Components

The goal of BenchMARL is to bring different MARL environments and algorithms under the same interfaces to enable fair and reproducible comparison and benchmarking. BenchMARL is a full-pipline unified training library with the goal of enabling users to run any comparison they want across our algorithms and tasks in just one line of code. To achieve this, BenchMARL interconnects components from TorchRL, which provides an efficient and reliable backend.

The library has a default configuration for each of its components. While parts of this configuration are supposed to be changed (for example experiment configurations), other parts (such as tasks) should not be changed to allow for reproducibility. To aid in this, each version of BenchMARL is paired to a default configuration.

Let’s now introduce each component in the library.

Experiment

An Experiment is a training run in which an Algorithm, Task, and a Model are fixed. Experiments are configured by passing these values alongside a seed and the experiment hyperparameters. The experiment hyperparameters cover both on-policy and off-policy algorithms, discrete and continuous actions, and probabilistic and deterministic policies (as they are agnostic of the algorithm or task used). An experiment can be launched from the command line or from a script. See the Running section for more information.

Benchmark

In the library we call benchmark a collection of experiments that can vary in tasks, algorithm, or model. A benchmark shares the same experiment configuration across all of its experiments. Benchmarks allow to compare different MARL components in a standardized way. A benchmark can be launched from the command line or from a script. See the [run](#run) section for more information.

Algorithms

Algorithms are an ensemble of components (e.g., loss, replay buffer) which determine the training strategy.

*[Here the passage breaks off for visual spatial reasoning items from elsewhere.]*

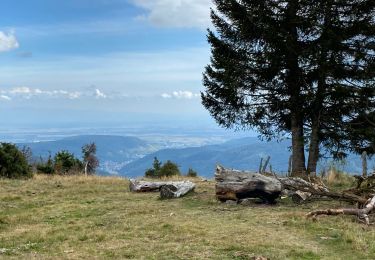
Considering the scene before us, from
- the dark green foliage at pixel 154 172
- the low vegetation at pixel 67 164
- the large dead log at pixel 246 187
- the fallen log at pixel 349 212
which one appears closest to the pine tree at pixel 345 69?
the large dead log at pixel 246 187

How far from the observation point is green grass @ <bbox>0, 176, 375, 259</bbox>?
9672mm

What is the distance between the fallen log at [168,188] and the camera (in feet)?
60.3

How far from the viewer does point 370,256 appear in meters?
9.33

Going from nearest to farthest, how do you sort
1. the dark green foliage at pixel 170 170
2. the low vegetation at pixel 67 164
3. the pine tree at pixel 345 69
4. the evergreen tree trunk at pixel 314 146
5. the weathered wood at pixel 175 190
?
the weathered wood at pixel 175 190, the pine tree at pixel 345 69, the evergreen tree trunk at pixel 314 146, the low vegetation at pixel 67 164, the dark green foliage at pixel 170 170

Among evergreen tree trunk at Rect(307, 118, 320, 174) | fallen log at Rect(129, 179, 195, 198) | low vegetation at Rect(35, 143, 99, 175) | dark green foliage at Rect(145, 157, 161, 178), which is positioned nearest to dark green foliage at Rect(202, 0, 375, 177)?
evergreen tree trunk at Rect(307, 118, 320, 174)

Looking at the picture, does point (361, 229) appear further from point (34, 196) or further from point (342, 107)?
point (34, 196)

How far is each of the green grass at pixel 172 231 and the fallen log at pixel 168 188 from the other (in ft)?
2.00

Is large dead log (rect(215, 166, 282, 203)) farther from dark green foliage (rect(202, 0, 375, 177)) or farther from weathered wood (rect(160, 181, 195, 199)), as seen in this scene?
dark green foliage (rect(202, 0, 375, 177))

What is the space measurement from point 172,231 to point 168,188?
698 centimetres

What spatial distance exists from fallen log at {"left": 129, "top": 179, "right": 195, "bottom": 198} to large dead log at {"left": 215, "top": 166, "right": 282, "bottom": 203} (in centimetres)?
213

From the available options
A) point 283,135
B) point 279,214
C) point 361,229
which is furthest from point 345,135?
point 361,229

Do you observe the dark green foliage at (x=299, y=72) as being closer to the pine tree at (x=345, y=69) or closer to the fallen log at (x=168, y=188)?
the pine tree at (x=345, y=69)

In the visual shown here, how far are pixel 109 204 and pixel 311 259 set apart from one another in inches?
382

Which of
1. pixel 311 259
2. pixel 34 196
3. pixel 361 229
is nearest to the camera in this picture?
pixel 311 259
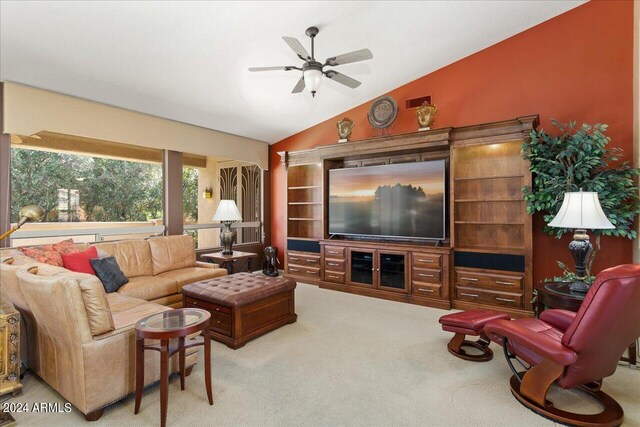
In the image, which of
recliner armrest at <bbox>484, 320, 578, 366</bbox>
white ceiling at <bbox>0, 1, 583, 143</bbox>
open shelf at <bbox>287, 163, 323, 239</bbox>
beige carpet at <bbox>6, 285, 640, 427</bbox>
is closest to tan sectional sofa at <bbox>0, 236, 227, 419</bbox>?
beige carpet at <bbox>6, 285, 640, 427</bbox>

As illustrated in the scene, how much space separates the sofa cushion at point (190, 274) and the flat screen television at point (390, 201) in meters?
2.11

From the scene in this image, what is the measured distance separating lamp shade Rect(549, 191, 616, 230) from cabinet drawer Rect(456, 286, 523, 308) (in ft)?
4.59

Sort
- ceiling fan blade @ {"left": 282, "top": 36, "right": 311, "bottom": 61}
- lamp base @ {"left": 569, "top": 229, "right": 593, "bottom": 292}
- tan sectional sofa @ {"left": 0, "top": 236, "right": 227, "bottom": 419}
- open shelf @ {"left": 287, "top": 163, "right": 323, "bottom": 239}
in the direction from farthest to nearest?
open shelf @ {"left": 287, "top": 163, "right": 323, "bottom": 239}
lamp base @ {"left": 569, "top": 229, "right": 593, "bottom": 292}
ceiling fan blade @ {"left": 282, "top": 36, "right": 311, "bottom": 61}
tan sectional sofa @ {"left": 0, "top": 236, "right": 227, "bottom": 419}

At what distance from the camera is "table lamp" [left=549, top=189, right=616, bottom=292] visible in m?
2.69

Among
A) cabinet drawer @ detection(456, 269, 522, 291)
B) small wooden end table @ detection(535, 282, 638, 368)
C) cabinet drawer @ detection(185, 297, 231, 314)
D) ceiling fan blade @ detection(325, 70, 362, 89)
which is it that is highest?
ceiling fan blade @ detection(325, 70, 362, 89)

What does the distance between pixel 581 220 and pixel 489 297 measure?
1.63 meters

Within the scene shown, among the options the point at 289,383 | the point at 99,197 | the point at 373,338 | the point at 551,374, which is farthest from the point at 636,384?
the point at 99,197

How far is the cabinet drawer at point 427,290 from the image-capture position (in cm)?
432

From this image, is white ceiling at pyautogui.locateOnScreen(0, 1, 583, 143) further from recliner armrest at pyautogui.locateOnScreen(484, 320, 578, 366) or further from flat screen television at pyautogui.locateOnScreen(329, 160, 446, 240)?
recliner armrest at pyautogui.locateOnScreen(484, 320, 578, 366)

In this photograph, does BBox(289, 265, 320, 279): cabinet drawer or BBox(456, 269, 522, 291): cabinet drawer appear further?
BBox(289, 265, 320, 279): cabinet drawer

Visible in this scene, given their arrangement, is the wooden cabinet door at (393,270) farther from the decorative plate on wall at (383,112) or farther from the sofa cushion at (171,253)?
the sofa cushion at (171,253)

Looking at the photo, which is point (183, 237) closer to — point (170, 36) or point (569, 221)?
point (170, 36)

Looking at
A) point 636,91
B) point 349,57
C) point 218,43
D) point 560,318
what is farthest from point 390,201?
point 218,43

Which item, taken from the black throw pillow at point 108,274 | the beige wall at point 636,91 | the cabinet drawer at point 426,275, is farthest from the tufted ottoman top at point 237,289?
the beige wall at point 636,91
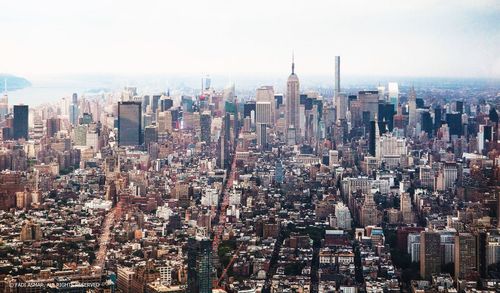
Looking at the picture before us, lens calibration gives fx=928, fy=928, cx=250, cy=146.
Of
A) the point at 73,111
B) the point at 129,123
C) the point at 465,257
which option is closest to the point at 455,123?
the point at 465,257

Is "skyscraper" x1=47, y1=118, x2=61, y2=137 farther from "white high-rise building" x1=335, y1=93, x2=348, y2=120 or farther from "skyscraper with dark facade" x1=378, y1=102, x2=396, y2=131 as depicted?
"skyscraper with dark facade" x1=378, y1=102, x2=396, y2=131

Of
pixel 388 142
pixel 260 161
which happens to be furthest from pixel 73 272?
pixel 388 142

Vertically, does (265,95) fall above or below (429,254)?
above

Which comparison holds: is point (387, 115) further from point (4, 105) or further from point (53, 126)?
point (4, 105)

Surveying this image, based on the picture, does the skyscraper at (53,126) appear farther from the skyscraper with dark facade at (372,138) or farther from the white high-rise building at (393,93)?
the white high-rise building at (393,93)

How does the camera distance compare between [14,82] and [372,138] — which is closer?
[14,82]

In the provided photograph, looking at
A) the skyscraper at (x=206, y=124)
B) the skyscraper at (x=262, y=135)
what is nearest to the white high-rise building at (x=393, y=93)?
the skyscraper at (x=262, y=135)

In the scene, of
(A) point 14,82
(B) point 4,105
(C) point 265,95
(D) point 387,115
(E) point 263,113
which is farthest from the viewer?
(D) point 387,115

Here is a table with the currently implemented algorithms in BenchMARL.

Algorithms in BenchMARL
Algorithm	On/Off policy	Actor-critic	Full-observability in critic	Action compatibility	Probabilistic actor
`Mappo`	On	Yes	Yes	Continuous + Discrete	Yes
`Ippo`	On	Yes	No	Continuous + Discrete	Yes
`Maddpg`	Off	Yes	Yes	Continuous	No
`Iddpg`	Off	Yes	No	Continuous	No
`Masac`	Off	Yes	Yes	Continuous + Discrete	Yes
`Isac`	Off	Yes	No	Continuous + Discrete	Yes
`Qmix`	Off	No	NA	Discrete	No
`Vdn`	Off	No	NA	Discrete	No
`Iql`	Off	No	NA	Discrete	No

Environments

Tasks are scenarios from a specific environment which constitute the MARL challenge to solve. They differ based on many aspects, here is a table with the current environments in BenchMARL:

Environments in BenchMARL
Environment	Tasks	Cooperation	Global state	Reward function	Action space	Vectorized
`VmasTask`	18	Cooperative + Competitive	No	Shared + Independent + Global	Continuous + Discrete	Yes
`Smacv2Task`	15	Cooperative	Yes	Global	Discrete	No
`PettingZooTask`	10	Cooperative + Competitive	Yes + No	Shared + Independent	Continuous + Discrete	No
`MeltingPotTask`	49	Cooperative + Competitive	Yes	Independent	Discrete	No

Models

Models are neural networks used to process data. They can be used as actors (policies) or, when requested, as critics. We provide a set of base models (layers) and a SequenceModel to concatenate different layers. All the models can be used with or without parameter sharing within an agent group. Here is a table of the models implemented in BenchMARL

Models in BenchMARL
Name	Decentralized	Centralized with local inputs	Centralized with global input
`Mlp`	Yes	Yes	Yes
`Gnn`	Yes	No	No
`Cnn`	Yes	Yes	Yes